MATERIAL PROVIDED:

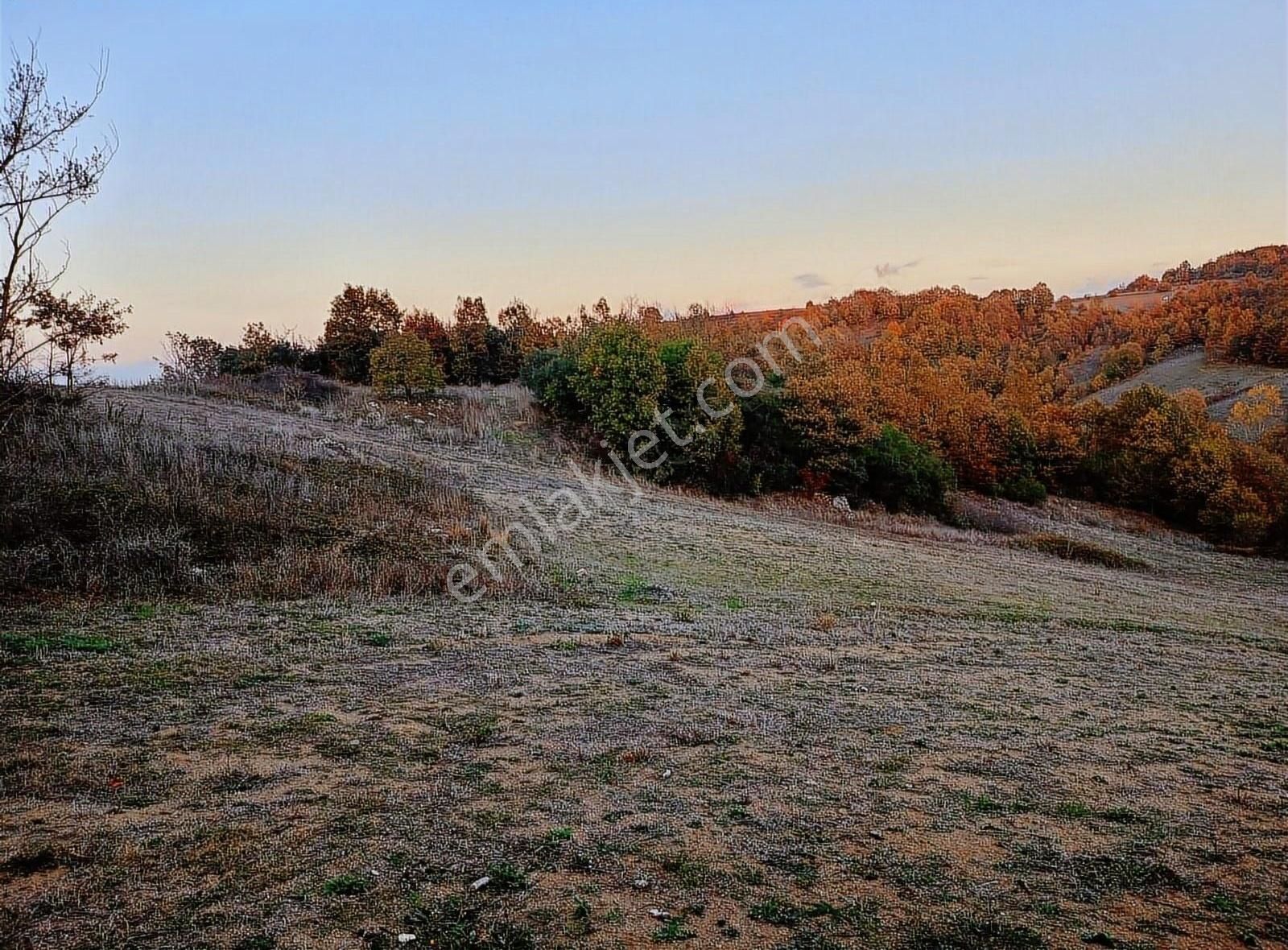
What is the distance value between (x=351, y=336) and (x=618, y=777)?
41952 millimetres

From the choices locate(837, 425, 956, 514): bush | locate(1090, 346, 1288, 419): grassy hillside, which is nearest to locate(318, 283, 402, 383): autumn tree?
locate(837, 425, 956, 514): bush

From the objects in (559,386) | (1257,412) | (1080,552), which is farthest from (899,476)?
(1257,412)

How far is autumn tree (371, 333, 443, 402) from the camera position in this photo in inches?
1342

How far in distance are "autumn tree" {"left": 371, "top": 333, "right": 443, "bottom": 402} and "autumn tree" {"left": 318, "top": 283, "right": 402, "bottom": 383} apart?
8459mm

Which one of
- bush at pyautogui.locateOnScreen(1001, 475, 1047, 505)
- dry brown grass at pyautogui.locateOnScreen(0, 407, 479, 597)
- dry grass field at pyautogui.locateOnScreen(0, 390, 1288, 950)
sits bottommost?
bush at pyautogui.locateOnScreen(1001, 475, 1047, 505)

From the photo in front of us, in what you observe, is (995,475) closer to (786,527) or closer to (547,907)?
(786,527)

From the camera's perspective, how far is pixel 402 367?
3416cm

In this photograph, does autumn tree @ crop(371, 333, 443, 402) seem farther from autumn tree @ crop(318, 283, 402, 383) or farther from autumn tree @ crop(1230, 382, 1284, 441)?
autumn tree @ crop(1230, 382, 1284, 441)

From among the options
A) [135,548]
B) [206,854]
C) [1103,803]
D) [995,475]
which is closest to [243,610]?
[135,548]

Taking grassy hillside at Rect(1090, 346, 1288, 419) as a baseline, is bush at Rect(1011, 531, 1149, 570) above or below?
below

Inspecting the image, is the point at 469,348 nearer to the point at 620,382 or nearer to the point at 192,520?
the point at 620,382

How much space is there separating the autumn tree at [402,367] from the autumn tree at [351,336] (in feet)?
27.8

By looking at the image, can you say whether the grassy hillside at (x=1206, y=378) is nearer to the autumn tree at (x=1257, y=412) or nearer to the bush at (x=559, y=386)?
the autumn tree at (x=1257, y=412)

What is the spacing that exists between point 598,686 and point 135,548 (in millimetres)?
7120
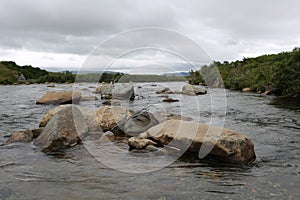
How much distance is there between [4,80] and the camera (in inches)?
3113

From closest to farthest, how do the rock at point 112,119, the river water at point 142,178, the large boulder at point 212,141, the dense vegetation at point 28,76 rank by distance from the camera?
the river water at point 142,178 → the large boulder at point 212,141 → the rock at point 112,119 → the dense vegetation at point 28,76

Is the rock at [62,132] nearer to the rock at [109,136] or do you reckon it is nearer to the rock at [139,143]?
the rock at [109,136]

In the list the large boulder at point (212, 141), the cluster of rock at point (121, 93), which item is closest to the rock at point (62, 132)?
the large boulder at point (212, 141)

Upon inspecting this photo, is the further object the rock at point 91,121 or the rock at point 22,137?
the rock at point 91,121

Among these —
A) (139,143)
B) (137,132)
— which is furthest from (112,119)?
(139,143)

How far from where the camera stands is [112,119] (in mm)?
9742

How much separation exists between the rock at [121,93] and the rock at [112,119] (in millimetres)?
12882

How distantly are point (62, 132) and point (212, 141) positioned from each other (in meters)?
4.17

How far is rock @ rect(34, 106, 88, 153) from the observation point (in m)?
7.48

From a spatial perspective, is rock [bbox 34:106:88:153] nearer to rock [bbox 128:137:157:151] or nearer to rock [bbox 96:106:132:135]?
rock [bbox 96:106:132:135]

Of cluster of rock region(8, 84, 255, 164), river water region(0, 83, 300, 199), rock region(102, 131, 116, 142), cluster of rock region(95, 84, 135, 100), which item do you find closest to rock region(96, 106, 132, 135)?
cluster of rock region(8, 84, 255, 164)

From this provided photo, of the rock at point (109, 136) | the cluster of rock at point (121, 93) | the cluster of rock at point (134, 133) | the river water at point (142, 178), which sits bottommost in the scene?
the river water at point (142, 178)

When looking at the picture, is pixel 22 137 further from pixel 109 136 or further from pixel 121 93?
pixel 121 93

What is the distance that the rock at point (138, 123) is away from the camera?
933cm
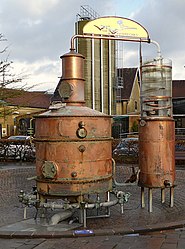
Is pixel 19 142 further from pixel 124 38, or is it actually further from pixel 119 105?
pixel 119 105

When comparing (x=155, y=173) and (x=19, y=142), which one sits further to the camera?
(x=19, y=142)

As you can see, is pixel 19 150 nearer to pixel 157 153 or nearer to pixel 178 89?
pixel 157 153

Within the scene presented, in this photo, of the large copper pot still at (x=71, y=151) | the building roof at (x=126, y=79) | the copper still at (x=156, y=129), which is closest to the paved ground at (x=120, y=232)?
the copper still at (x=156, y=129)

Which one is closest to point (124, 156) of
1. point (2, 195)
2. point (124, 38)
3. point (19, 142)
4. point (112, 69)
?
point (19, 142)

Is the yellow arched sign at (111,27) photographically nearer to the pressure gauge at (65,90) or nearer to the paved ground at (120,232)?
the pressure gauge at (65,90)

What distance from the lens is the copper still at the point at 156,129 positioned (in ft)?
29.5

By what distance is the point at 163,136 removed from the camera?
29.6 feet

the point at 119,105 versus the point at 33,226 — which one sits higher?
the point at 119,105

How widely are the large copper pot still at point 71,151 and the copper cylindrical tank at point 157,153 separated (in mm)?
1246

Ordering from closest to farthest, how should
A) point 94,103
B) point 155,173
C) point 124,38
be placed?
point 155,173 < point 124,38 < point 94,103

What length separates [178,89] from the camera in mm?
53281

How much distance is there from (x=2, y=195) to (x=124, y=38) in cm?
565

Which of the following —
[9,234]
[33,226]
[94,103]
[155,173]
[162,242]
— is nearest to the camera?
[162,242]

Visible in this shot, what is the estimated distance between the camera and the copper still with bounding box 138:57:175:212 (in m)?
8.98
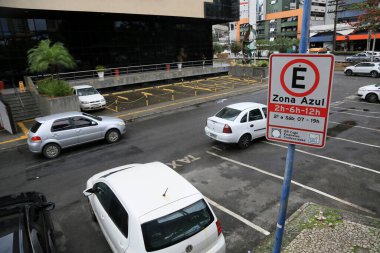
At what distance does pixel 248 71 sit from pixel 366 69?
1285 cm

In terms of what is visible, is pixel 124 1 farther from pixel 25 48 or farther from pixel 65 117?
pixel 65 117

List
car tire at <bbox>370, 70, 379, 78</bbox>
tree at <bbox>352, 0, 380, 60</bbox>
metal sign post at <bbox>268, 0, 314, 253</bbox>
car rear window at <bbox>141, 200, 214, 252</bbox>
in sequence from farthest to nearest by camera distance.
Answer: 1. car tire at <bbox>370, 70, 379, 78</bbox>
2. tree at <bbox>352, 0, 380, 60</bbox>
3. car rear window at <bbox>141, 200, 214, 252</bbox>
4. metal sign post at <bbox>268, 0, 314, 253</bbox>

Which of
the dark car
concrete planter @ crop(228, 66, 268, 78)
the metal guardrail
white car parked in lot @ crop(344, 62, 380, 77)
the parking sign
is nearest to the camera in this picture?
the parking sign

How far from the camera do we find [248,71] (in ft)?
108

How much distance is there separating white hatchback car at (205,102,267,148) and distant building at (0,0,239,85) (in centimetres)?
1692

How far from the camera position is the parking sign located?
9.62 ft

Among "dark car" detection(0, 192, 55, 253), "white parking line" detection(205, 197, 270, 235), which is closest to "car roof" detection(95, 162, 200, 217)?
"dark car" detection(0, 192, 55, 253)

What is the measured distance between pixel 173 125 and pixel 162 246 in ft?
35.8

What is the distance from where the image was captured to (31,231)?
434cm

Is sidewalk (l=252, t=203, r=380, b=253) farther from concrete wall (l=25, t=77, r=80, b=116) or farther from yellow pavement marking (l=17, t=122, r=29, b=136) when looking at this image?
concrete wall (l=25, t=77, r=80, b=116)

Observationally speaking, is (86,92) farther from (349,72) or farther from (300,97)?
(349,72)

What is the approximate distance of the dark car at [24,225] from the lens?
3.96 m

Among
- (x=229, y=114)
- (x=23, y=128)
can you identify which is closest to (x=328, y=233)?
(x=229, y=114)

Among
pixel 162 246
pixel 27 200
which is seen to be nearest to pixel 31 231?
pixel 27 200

GIVEN TASK:
Copy the listing above line for line, omitting the pictures.

EXERCISE RESULT:
What is the distance value between (x=351, y=336) and (x=618, y=777)?
41952 millimetres

From the choices locate(837, 425, 956, 514): bush | locate(1090, 346, 1288, 419): grassy hillside, which is nearest to locate(318, 283, 402, 383): autumn tree?
locate(837, 425, 956, 514): bush

From the objects in (559,386) | (1257,412) | (1080,552), which is farthest from (899,476)?
(1257,412)

How far is autumn tree (371, 333, 443, 402) from the camera position in this photo in inches?
1342

How far in distance are "autumn tree" {"left": 371, "top": 333, "right": 443, "bottom": 402} and "autumn tree" {"left": 318, "top": 283, "right": 402, "bottom": 383} apart?
8459mm

Which one of
- bush at pyautogui.locateOnScreen(1001, 475, 1047, 505)
- dry brown grass at pyautogui.locateOnScreen(0, 407, 479, 597)
- dry grass field at pyautogui.locateOnScreen(0, 390, 1288, 950)
sits bottommost?
bush at pyautogui.locateOnScreen(1001, 475, 1047, 505)

From the photo in front of us, in what you observe, is (995,475) closer to (786,527) or closer to (547,907)?
(786,527)

From the camera's perspective, how far is pixel 402 367?
3416cm

In this photograph, does autumn tree @ crop(371, 333, 443, 402) seem farther from autumn tree @ crop(318, 283, 402, 383) or farther from autumn tree @ crop(1230, 382, 1284, 441)?
autumn tree @ crop(1230, 382, 1284, 441)

From among the options
A) [135,548]
B) [206,854]
C) [1103,803]
D) [995,475]
which is closest to [243,610]?
[135,548]

Taking grassy hillside at Rect(1090, 346, 1288, 419) as a baseline, is bush at Rect(1011, 531, 1149, 570) above or below?
below

Inspecting the image, is the point at 469,348 nearer to the point at 620,382 or nearer to the point at 192,520?
the point at 620,382

How much space is there separating the autumn tree at [402,367] from the autumn tree at [351,336] (in feet)?
27.8

By looking at the image, can you say whether the grassy hillside at (x=1206, y=378) is nearer to the autumn tree at (x=1257, y=412) or nearer to the bush at (x=559, y=386)?
the autumn tree at (x=1257, y=412)

What is the spacing that exists between point 598,686 and point 135,548 (in millimetres)?
7120
How much distance is there between [4,80] and the camera (in inches)?
3113

From closest to farthest, how do the rock at point 112,119, the river water at point 142,178, the large boulder at point 212,141, the dense vegetation at point 28,76 rank by distance from the camera?
the river water at point 142,178 → the large boulder at point 212,141 → the rock at point 112,119 → the dense vegetation at point 28,76

Is the rock at [62,132] nearer to the rock at [109,136] or do you reckon it is nearer to the rock at [139,143]?
the rock at [109,136]

In the list the large boulder at point (212, 141), the cluster of rock at point (121, 93), which item is closest to the rock at point (62, 132)?
the large boulder at point (212, 141)

Upon inspecting this photo, is the further object the rock at point 91,121 or the rock at point 22,137?
the rock at point 91,121

Among these —
A) (139,143)
B) (137,132)
— which is furthest from (112,119)?
(139,143)

How far from where the camera stands is [112,119] (in mm)?
9742

How much separation exists between the rock at [121,93] and the rock at [112,119] (in millimetres)?
12882

How distantly are point (62, 132) and point (212, 141) positioned from each other (in meters)?
4.17

How far is rock @ rect(34, 106, 88, 153) from the observation point (in m)?
7.48

From a spatial perspective, is rock [bbox 34:106:88:153] nearer to rock [bbox 128:137:157:151] or nearer to rock [bbox 96:106:132:135]?
rock [bbox 96:106:132:135]

Of cluster of rock region(8, 84, 255, 164), river water region(0, 83, 300, 199), rock region(102, 131, 116, 142), cluster of rock region(95, 84, 135, 100), which item do you find closest to rock region(96, 106, 132, 135)?
cluster of rock region(8, 84, 255, 164)

From this provided photo, of the rock at point (109, 136) | the cluster of rock at point (121, 93) | the cluster of rock at point (134, 133) | the river water at point (142, 178), which sits bottommost in the scene?
the river water at point (142, 178)

When looking at the picture, is pixel 22 137 further from pixel 109 136 or further from pixel 121 93?
pixel 121 93

What is the distance that the rock at point (138, 123) is away from the camera?
933cm
Is pixel 19 142 further from pixel 124 38, or is it actually further from pixel 119 105?
pixel 119 105

When comparing (x=155, y=173) and (x=19, y=142), which one sits further to the camera?
(x=19, y=142)

As you can see, is pixel 19 150 nearer to pixel 157 153 or nearer to pixel 178 89?
pixel 157 153

Within the scene presented, in this photo, of the large copper pot still at (x=71, y=151) | the building roof at (x=126, y=79) | the copper still at (x=156, y=129), which is closest to the paved ground at (x=120, y=232)?
the copper still at (x=156, y=129)

Which one is closest to point (124, 156) of
1. point (2, 195)
2. point (124, 38)
3. point (19, 142)
4. point (112, 69)
?
point (19, 142)

Is the yellow arched sign at (111,27) photographically nearer to the pressure gauge at (65,90) or nearer to the paved ground at (120,232)?
the pressure gauge at (65,90)

What distance from the lens is the copper still at the point at 156,129 positioned (in ft)?
29.5

By what distance is the point at 163,136 removed from the camera?
29.6 feet

the point at 119,105 versus the point at 33,226 — which one sits higher?
the point at 119,105

How widely are the large copper pot still at point 71,151 and the copper cylindrical tank at point 157,153 separated (in mm)?
1246

Ordering from closest to farthest, how should
A) point 94,103
B) point 155,173
C) point 124,38
be placed?
point 155,173 < point 124,38 < point 94,103

What length separates [178,89] from the camera in mm?
53281

How much distance is there from (x=2, y=195) to (x=124, y=38) in cm?
565

Which of the following —
[9,234]
[33,226]
[94,103]
[155,173]
[162,242]
— is nearest to the camera?
[162,242]

Visible in this shot, what is the estimated distance between the camera and the copper still with bounding box 138:57:175:212 (in m)?
8.98
At what distance does pixel 248 71 sit from pixel 366 69?
1285 cm

In terms of what is visible, is pixel 124 1 farther from pixel 25 48 or farther from pixel 65 117?
pixel 65 117

List
car tire at <bbox>370, 70, 379, 78</bbox>
tree at <bbox>352, 0, 380, 60</bbox>
metal sign post at <bbox>268, 0, 314, 253</bbox>
car rear window at <bbox>141, 200, 214, 252</bbox>
in sequence from farthest to nearest by camera distance.
Answer: 1. car tire at <bbox>370, 70, 379, 78</bbox>
2. tree at <bbox>352, 0, 380, 60</bbox>
3. car rear window at <bbox>141, 200, 214, 252</bbox>
4. metal sign post at <bbox>268, 0, 314, 253</bbox>

Which of
the dark car
concrete planter @ crop(228, 66, 268, 78)
the metal guardrail
white car parked in lot @ crop(344, 62, 380, 77)
the parking sign
is nearest to the camera in this picture?
the parking sign

How far from the camera do we find [248,71] (in ft)?
108

How much distance is there separating white hatchback car at (205,102,267,148) and distant building at (0,0,239,85) (in centimetres)?
1692

How far from the camera position is the parking sign located?
9.62 ft

Among "dark car" detection(0, 192, 55, 253), "white parking line" detection(205, 197, 270, 235), which is closest to "car roof" detection(95, 162, 200, 217)?
"dark car" detection(0, 192, 55, 253)

What is the measured distance between pixel 173 125 and pixel 162 246 in ft?
35.8

What is the distance from where the image was captured to (31,231)?
434cm

Is sidewalk (l=252, t=203, r=380, b=253) farther from concrete wall (l=25, t=77, r=80, b=116) or farther from yellow pavement marking (l=17, t=122, r=29, b=136) when looking at this image?
concrete wall (l=25, t=77, r=80, b=116)

Observationally speaking, is (86,92) farther from (349,72) or farther from (300,97)?
(349,72)

What is the approximate distance of the dark car at [24,225] from the lens?
3.96 m

Among
- (x=229, y=114)
- (x=23, y=128)
can you identify which is closest to (x=328, y=233)?
(x=229, y=114)

Among
pixel 162 246
pixel 27 200
which is seen to be nearest to pixel 31 231?
pixel 27 200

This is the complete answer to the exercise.